Tidak Enakan? Tidak Cocok Jadi Pengusaha!

Dina mengakui bahwa sifat “tidak enakan” sempat menjadi kelemahan terbesar dalam dirinya. Tapi seiring waktu, ia sadar bahwa dunia bisnis membutuhkan ketegasan dan keberanian dalam mengambil keputusan.

Ia juga pernah tergoda membuka cabang di kota besar dengan harapan lebih ramai, namun hasilnya tidak sesuai harapan. Dari situ, ia belajar untuk selalu mempertimbangkan semua aspek dengan matang sebelum memperluas bisnis.

Filosofi Hidup: Ulet, Berdoa, dan Manfaatkan Peluang

Ia percaya bahwa kadang orang pintar bisa kalah dengan orang yang ulet. Dan orang ulet pun bisa kalah dengan orang yang beruntung. Dina mengaku mungkin dirinya termasuk yang beruntung, tapi keberuntungan itu tidak datang tanpa kerja keras dan keuletan.

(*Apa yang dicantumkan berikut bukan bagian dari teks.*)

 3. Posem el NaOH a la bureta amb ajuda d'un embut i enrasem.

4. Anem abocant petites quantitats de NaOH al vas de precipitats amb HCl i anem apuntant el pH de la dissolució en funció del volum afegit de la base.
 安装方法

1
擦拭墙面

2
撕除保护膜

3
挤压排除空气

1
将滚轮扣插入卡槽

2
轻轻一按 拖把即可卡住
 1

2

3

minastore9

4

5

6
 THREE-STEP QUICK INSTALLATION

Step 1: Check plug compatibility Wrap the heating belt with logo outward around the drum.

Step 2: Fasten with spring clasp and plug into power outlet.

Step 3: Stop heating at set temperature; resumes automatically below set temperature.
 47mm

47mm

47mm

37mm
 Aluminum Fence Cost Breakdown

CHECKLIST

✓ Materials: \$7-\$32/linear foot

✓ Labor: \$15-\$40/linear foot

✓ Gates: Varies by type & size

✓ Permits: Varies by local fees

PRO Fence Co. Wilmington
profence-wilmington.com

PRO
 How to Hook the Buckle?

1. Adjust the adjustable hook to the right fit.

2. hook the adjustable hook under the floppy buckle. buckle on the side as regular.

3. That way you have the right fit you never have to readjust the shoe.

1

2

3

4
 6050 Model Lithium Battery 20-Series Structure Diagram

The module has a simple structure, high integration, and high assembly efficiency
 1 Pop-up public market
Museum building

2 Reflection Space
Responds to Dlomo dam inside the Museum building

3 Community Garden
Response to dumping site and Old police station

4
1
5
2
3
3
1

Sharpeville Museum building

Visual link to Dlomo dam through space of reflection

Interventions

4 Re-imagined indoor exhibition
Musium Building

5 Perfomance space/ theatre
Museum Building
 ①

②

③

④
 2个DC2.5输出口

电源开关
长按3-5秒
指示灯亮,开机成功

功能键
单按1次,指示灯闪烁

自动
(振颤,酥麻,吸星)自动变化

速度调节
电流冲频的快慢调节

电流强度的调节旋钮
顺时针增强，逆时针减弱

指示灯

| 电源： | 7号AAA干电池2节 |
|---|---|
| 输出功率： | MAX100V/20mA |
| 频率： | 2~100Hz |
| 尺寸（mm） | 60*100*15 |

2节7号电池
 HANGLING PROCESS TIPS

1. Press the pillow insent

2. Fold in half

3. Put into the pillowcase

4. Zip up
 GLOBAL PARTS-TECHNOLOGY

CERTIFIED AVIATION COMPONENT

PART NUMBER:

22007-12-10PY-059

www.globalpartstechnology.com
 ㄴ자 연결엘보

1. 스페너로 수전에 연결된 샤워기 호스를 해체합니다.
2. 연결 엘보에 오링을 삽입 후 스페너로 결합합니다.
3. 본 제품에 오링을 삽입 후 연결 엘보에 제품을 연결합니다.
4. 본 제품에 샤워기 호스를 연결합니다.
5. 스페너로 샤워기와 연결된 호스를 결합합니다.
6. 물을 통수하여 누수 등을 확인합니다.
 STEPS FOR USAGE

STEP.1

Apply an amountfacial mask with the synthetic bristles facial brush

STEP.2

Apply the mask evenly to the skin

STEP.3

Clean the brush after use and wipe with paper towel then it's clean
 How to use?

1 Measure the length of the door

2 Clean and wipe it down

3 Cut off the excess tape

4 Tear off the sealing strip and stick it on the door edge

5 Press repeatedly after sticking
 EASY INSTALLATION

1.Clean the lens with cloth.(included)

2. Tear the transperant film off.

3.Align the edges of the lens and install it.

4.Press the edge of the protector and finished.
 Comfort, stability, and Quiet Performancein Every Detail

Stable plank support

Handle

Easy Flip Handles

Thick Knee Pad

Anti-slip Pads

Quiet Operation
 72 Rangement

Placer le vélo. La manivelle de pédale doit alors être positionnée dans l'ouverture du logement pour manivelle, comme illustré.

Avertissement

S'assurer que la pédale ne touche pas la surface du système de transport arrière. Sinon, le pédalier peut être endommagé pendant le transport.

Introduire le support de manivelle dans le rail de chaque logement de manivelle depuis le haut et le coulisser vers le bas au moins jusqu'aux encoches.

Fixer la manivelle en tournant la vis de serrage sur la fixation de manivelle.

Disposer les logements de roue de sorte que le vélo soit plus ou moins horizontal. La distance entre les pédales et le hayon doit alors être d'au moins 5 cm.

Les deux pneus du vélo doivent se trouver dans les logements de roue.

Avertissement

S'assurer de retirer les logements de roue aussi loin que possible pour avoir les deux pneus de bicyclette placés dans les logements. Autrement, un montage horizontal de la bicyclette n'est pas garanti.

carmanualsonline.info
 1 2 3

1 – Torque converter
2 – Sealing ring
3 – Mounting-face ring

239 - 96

“Kalau satu jalan tertutup, pengusaha akan cari jalan lain. Banyak jalan menuju Roma, dan saya percaya itu.”

Pesan untuk Anak Muda: Fokus pada Proses, Bukan Hasil

Di akhir wawancaranya, Dina menyampaikan pesan bagi generasi muda:

“Jangan terlalu sibuk mikirin hasil. Lakukan dengan konsisten. Hasil akan datang sesuai dengan apa yang pantas untuk kita.”

Kini, Dina Windyasari bukan hanya menjadi pemilik bisnis skincare yang sukses, tapi juga menjadi inspirasi bagi banyak orang, terutama perempuan dan anak muda yang ingin memulai usaha dari nol.

Kesimpulan

Kisah Dina Windyasari adalah bukti nyata bahwa kegagalan bukanlah akhir dari segalanya. Dengan niat, doa, kerja keras, dan keberanian untuk terus belajar, siapa pun bisa mengubah takdir hidupnya. Tak perlu menunggu sempurna untuk memulai, yang penting adalah konsisten melangkah dan tidak mudah menyerah.